My code generator was producing machine code directly. I was also producing comments that looked like assembler, but the primary output was a bunch of numbers. Other compilers typically generate textual assembler code, which is then later converted into machine code by a separate tool. This allows for some separation of concerns – making both the compiler and assembler easier to modify - as well as inline assembly embedded in the source code (the compiler just copies a string from the source language to the assembly).
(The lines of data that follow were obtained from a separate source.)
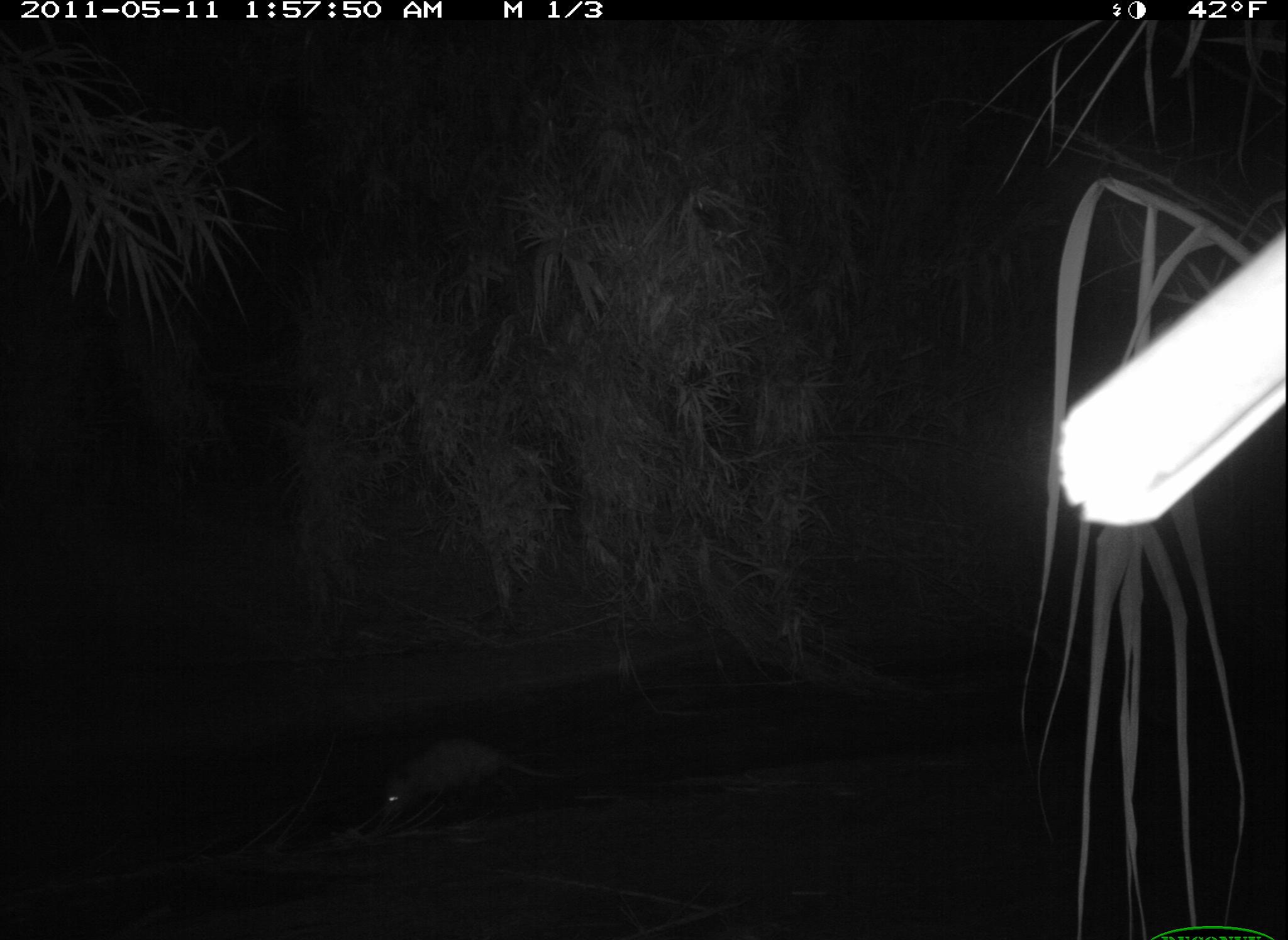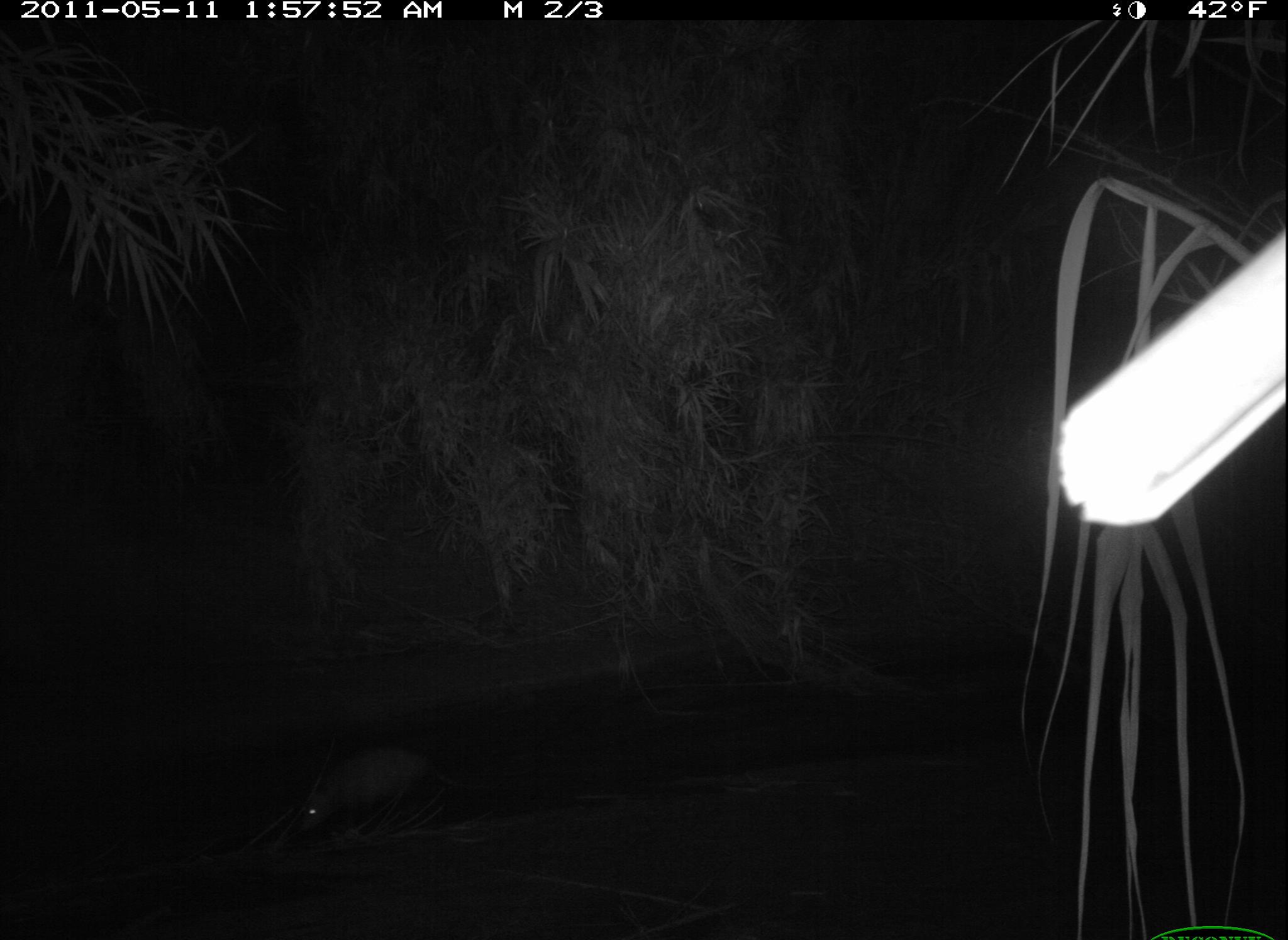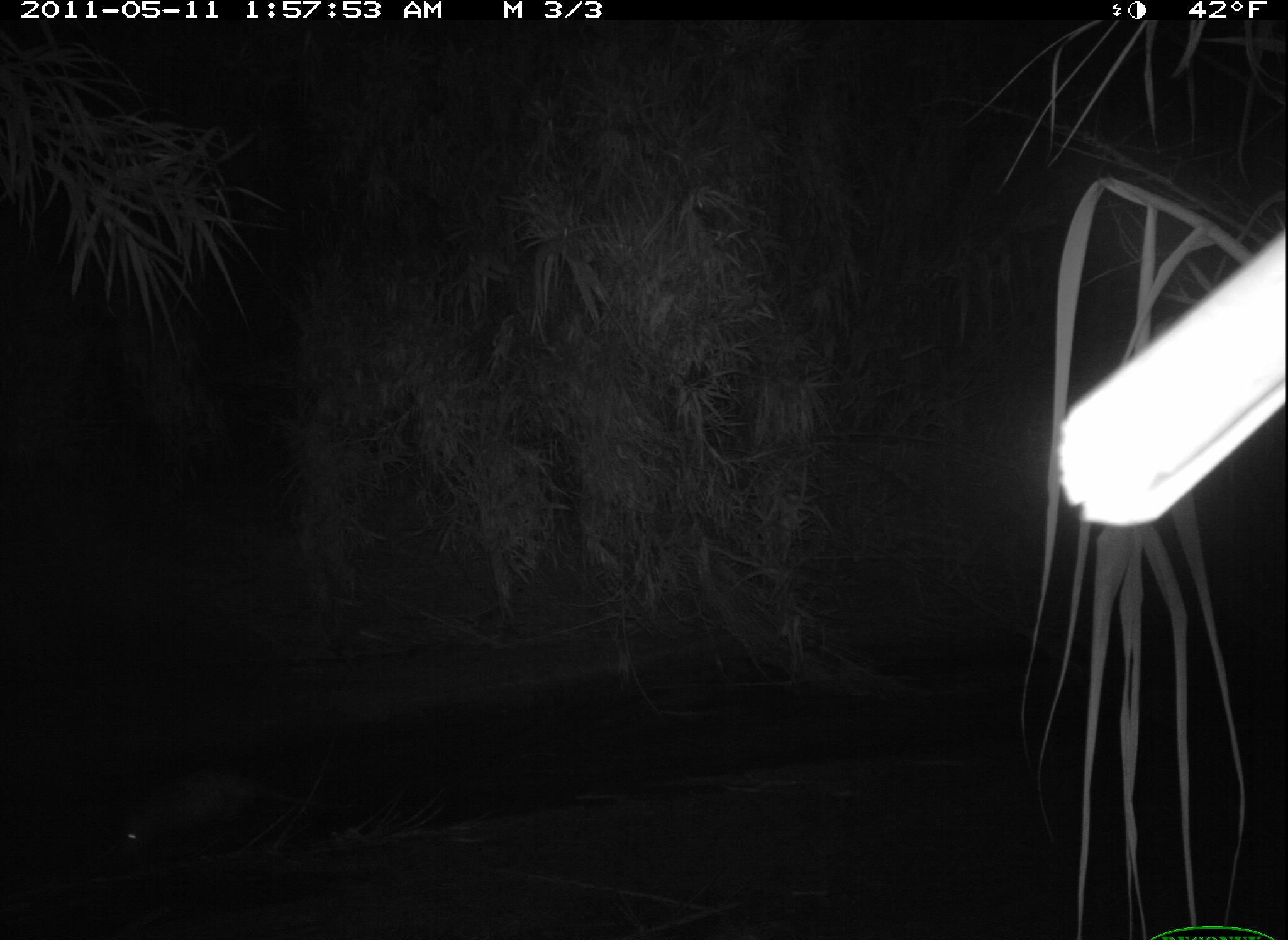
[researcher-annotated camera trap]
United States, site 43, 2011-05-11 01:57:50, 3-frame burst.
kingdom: Animalia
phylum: Chordata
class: Mammalia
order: Didelphimorphia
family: Didelphidae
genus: Didelphis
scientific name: Didelphis virginiana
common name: virginia opossum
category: opossum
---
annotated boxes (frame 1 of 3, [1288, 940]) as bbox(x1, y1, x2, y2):
opossum: bbox(343, 717, 580, 838)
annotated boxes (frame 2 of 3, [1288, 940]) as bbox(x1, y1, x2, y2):
opossum: bbox(279, 733, 494, 847)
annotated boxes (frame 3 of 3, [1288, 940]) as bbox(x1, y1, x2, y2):
opossum: bbox(80, 747, 327, 879)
Just like with the machine code, I first thought about it, and decided it was too much work. And then the “how difficult can it be?” part came.
It turned out that:
  • there are only 6 ways to encode register numbers, 8 ways to encode immediates and 3 ways of encoding register lists; it is actually quite reasonable
  • there are about 100 instruction encodings, but you can pretty much copy these verbatim from the architecture manual with a little help of a hex table
  • you don’t have to do much to parse assembly – it’s line oriented, you split the line into words and there is only a few forms that are allowed
  • it is smart to check, double-check, and triple check the encoding of the 12 instructions that the compiler actually uses
  • .align N means to align to 1 << N bytes
The way the assembler works is by splitting the input into lines, and for every line:
  • record a label if any
  • see if the line is a directive, say .balign 16 - if so do the special processing
  • otherwise try to match the line against the table of instruction encoders; if there is a match generate the 16 bit encoding, and otherwise display the near hits to the user, so they can learn what instructions can be used
It does two passes over input – in the second pass the labels are all supposed to be resolved. It is not the most efficient way of doing this, but with the ~64K limit on the size of the output it doesn’t actually matter.
In the end, the full assembler is about 1000 lines of TypeScript. The code generator didn’t really shrink much, but it’s less tricky to change.

The End

All of this will soon ship at the BBC micro:bit site. The source code is available under MIT license in Touch Develop GitHub repo. I guess the assembler in particular might of use to others, as it has little dependency on the rest of Touch Develop.